▶ _REQUIRED TASK A_
Retype the rows from the line with "apart are they?" up to and including the last line of the rows.

▶ _EXCERPT PROVIDED_
+ + + + + + +

Bloody Elbow's Mookie Alexander takes a look at the frequency of UFC title fights in the last five years. For example, has the WEC merger really made an impact on the number of title matches we see per year? Read on to find out.

Victor Decolongon

Much as been made about championship fights in the UFC falling through the cracks recently through varying causes such as injuries and positive drug tests. Pay-per-views have seemingly suffered as a result, particularly cards such as UFC 151 and 149. For a little statistical Friday post, we're going to take a look at how often UFC title fights are being held -- including the interim ones -- and a few other facts such as how many PPVs are headlined by title fights and number of title fights by weight class.

NOTE: All 2012 statistics will be done as if the year is over and the final three title fights scheduled for the year will go on as planned. I've probably just jinxed three different cards as a result, but it's not like you're not used to fights not happening by now, right?


The first table looks at the number of title fights held in each weight class since January 2008, or UFC 80. This encompasses unification bouts, title defenses, or vacancies like Penn vs. Stevenson following Sean Sherk's positive drug test after beating Hermes Franca in 2007. Obviously the 135-145 lbs divisions are blacked out from 2008-2010.


EDIT: As pointed out in the comments, the LHW belt was defended twice in 2008 and not once, meaning it's been fought 10 times overall and not 9.

+ + + + + + +

Spatial relation data
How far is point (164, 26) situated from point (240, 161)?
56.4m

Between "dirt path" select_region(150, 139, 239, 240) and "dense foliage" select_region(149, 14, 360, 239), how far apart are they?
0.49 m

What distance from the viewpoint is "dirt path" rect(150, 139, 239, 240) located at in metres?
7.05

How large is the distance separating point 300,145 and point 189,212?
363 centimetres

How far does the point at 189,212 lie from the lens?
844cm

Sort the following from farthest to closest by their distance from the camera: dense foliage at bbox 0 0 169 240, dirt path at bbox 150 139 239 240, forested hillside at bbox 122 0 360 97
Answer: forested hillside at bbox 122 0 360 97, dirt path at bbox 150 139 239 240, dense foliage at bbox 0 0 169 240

+ + + + + + +

▶ _REQUIRED TASK B_
Condense the paragraph of the UFC title fights excerpt that opens with "The first table looks at" into a shorter version that keeps its main facts.

▶ _CORRECT OUTPUT A_
Between "dirt path" select_region(150, 139, 239, 240) and "dense foliage" select_region(149, 14, 360, 239), how far apart are they?
0.49 m

What distance from the viewpoint is "dirt path" rect(150, 139, 239, 240) located at in metres?
7.05

How large is the distance separating point 300,145 and point 189,212?
363 centimetres

How far does the point at 189,212 lie from the lens?
844cm

Sort the following from farthest to closest by their distance from the camera: dense foliage at bbox 0 0 169 240, dirt path at bbox 150 139 239 240, forested hillside at bbox 122 0 360 97
Answer: forested hillside at bbox 122 0 360 97, dirt path at bbox 150 139 239 240, dense foliage at bbox 0 0 169 240

▶ _CORRECT OUTPUT B_
The first table counts title fights in each weight class since January 2008 (UFC 80). It includes unification bouts, title defenses, and fights for vacant belts, such as Penn vs. Stevenson. That fight followed Sean Sherk's positive drug test after he beat Hermes Franca in 2007. The 135-145 lbs divisions are blacked out for 2008-2010.